Susanus est une fleur bleue ou plutôt violette, au style rougeoyant. Ces pétales vous emballent de leur rose fuschia, couleur chair ou muqueuse, et vous ramènent au plus beau des calices…
Son style de la taille de deux de mes doigts dressés est du plus bel orangé, comme un fruit juteux que l’on aimerait dégorger…
Il faut savoir se lever tôt pour surprendre la belle plante lorsqu’elle se réveille, quand le premier rayon de soleil vient lécher son intimité et qu’elle s’ouvre, petit à petit, petit bouton rose qui devient bénitier somptueux, fruit autrefois défendu, largement ouvert sur son panier.
Mais, halte-là ! Souvenez-vous, crocus susanus est hermaphrodite.
Arrêtez donc de vous exciter et imaginez donc cette photo prise en catimini à l’aube, photo que je ne montre qu’à mes maîtresses…

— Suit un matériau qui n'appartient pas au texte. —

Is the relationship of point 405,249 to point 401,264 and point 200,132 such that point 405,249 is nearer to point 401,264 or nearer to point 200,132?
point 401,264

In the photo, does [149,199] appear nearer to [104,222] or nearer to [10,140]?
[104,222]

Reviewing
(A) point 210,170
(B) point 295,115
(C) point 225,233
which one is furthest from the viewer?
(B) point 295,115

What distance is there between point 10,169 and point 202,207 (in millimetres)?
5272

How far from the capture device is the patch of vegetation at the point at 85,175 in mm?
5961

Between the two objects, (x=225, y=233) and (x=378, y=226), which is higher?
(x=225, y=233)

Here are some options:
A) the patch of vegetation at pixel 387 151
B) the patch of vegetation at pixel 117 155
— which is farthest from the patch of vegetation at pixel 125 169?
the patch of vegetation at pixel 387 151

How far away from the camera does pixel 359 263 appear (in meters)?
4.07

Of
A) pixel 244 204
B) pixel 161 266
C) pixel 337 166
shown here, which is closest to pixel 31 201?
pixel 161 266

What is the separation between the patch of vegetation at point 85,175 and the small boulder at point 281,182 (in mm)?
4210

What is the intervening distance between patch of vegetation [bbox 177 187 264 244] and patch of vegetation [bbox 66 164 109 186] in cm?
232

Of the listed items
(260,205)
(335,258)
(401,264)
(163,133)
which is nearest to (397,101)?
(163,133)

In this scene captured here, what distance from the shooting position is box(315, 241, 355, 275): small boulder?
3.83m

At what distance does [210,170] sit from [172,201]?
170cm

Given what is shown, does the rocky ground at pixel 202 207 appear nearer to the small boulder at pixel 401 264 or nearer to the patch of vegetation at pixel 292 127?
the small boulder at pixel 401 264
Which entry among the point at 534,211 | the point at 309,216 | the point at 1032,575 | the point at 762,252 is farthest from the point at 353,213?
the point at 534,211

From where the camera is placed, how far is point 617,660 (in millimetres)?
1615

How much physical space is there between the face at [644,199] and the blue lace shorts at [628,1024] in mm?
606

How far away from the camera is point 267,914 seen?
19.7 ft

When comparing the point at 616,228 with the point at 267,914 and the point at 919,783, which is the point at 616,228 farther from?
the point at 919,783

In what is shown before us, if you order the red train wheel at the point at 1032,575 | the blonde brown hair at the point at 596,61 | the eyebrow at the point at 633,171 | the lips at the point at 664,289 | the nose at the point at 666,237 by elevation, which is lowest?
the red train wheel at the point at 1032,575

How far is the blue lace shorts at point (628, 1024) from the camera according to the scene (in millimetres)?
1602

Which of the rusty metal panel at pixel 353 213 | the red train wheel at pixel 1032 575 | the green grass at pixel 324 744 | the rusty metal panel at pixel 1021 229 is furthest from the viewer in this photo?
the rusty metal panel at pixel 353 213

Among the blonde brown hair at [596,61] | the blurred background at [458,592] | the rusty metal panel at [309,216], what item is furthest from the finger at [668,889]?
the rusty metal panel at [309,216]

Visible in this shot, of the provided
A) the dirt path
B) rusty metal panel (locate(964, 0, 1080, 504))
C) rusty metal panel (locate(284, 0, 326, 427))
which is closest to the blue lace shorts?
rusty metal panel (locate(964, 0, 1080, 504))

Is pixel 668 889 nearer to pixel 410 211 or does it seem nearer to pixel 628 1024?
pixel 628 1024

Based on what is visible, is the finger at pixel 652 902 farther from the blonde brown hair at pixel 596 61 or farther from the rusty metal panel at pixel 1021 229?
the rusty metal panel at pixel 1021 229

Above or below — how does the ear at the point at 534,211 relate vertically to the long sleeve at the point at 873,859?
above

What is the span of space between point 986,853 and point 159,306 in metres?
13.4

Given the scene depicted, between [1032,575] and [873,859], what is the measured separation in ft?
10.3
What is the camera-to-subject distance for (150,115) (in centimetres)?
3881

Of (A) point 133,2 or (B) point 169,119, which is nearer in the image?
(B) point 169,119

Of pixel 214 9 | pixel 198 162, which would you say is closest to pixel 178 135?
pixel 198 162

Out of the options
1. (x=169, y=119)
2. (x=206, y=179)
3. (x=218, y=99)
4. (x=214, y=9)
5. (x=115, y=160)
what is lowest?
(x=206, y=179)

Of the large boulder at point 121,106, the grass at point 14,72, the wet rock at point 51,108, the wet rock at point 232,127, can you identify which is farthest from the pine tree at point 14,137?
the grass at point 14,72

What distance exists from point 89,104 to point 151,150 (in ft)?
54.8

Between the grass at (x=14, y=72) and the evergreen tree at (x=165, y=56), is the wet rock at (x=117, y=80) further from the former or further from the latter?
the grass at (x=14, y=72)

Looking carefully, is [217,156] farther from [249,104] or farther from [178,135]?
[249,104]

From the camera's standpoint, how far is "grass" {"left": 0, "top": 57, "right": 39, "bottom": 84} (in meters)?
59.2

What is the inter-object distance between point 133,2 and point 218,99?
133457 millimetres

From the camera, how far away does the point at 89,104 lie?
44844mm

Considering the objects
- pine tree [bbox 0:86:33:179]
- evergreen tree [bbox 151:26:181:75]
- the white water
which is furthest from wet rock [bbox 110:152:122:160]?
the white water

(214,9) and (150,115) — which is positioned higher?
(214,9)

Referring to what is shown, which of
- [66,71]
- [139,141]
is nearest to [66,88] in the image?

Oui, comme vous l’avez deviné, Susanus est hermaphrodite. Son sexe rasibus n’est ni mâle ni femelle, ses seins sont raplapla, ses goûts déconcertants… Mais j’aimerais quand même cueillir cette fleur sauvage, cette plante belle et rebelle, cette singularité pas encore accrochée à mon index.
Alors, ô Crocus Susanus, lotus d’Eros, fleur épicée, laisse-moi t’implorer. Laisse-moi te croquer le pistil avec style. Laisse-moi te brouter les pétales si roses qu’avec amour je t’épanouirai. Laisse-moi effeuiller ton joli panier de l’aube jusqu’à l’aube. Laisse-moi m’enculer sur ta fleur érectile, devenir jouvencelle avec style orangé. Puis laisse-moi violer ta violette comme une bête fauve aux cent phallus. Laisse-moi t’échancrer un utérus tire-jus et sans lapsus craquer ton crocus mordicus… Terminus ton anus.

clownouclone dit :
Donc, le crocus susanus est, en quelque sorte, la fleur du mâle.